---------- Material for this task
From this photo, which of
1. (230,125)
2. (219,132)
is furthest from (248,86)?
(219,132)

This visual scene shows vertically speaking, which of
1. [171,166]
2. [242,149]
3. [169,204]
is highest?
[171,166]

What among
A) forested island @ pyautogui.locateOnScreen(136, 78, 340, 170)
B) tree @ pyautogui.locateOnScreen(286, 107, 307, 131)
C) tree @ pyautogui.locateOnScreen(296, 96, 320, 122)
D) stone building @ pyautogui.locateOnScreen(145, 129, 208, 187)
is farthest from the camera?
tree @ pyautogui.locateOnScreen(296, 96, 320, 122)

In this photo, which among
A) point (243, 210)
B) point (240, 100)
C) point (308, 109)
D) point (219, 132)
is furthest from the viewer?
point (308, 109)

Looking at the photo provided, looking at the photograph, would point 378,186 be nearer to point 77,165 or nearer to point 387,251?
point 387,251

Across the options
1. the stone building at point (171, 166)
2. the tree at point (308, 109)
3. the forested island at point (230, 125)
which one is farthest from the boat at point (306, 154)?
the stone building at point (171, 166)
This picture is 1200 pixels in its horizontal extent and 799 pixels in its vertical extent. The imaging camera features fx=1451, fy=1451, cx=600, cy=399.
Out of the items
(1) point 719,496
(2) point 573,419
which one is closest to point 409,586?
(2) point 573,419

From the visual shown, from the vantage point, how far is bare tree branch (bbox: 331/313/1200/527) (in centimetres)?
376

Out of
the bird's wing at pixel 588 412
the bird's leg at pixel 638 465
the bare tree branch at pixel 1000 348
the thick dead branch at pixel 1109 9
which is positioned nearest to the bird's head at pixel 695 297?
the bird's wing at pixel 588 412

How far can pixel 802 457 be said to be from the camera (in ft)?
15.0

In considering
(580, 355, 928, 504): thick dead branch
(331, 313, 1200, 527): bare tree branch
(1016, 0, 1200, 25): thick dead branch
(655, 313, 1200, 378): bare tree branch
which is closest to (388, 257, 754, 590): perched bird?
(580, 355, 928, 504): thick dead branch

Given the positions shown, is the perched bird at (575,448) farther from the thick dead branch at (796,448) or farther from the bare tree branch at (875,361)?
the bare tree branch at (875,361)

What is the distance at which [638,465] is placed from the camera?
--------------------
[Problem statement]
Copy every one of the lines above word for word, changing nothing.

[Result of the exercise]
From this photo, which of
1. (230,125)
2. (219,132)
is furthest from (248,86)?
(219,132)

This visual scene shows vertically speaking, which of
1. [171,166]
2. [242,149]
3. [169,204]
is highest?
[171,166]

What among
A) forested island @ pyautogui.locateOnScreen(136, 78, 340, 170)
B) tree @ pyautogui.locateOnScreen(286, 107, 307, 131)
C) tree @ pyautogui.locateOnScreen(296, 96, 320, 122)
D) stone building @ pyautogui.locateOnScreen(145, 129, 208, 187)
is farthest from the camera?
tree @ pyautogui.locateOnScreen(296, 96, 320, 122)

In this photo, which among
A) point (243, 210)
B) point (240, 100)
C) point (308, 109)
D) point (219, 132)
is furthest from the viewer?
point (308, 109)

Looking at the photo provided, looking at the photograph, would point 378,186 be nearer to point 77,165 or nearer to point 387,251?
point 387,251

Across the options
1. the stone building at point (171, 166)
2. the tree at point (308, 109)
3. the forested island at point (230, 125)
which one is farthest from the boat at point (306, 154)?
the stone building at point (171, 166)
This picture is 1200 pixels in its horizontal extent and 799 pixels in its vertical extent. The imaging camera features fx=1451, fy=1451, cx=600, cy=399.
Out of the items
(1) point 719,496
(2) point 573,419
which one is closest to point 409,586?
(2) point 573,419

From the visual shown, from the vantage point, how far is bare tree branch (bbox: 331/313/1200/527) (in centimetres)?
376

Out of
the bird's wing at pixel 588 412
the bird's leg at pixel 638 465
the bare tree branch at pixel 1000 348
the thick dead branch at pixel 1109 9
which is positioned nearest to the bird's head at pixel 695 297?
the bird's wing at pixel 588 412

How far can pixel 802 457 be said to be from the camera (in ft)?
15.0

In considering
(580, 355, 928, 504): thick dead branch
(331, 313, 1200, 527): bare tree branch
(1016, 0, 1200, 25): thick dead branch
(655, 313, 1200, 378): bare tree branch
which is closest to (388, 257, 754, 590): perched bird?
(580, 355, 928, 504): thick dead branch

Given the positions shown, is the perched bird at (575,448) farther from the thick dead branch at (796,448) or farther from the bare tree branch at (875,361)?
the bare tree branch at (875,361)

What is the distance at which [638,465] is placed from the camera?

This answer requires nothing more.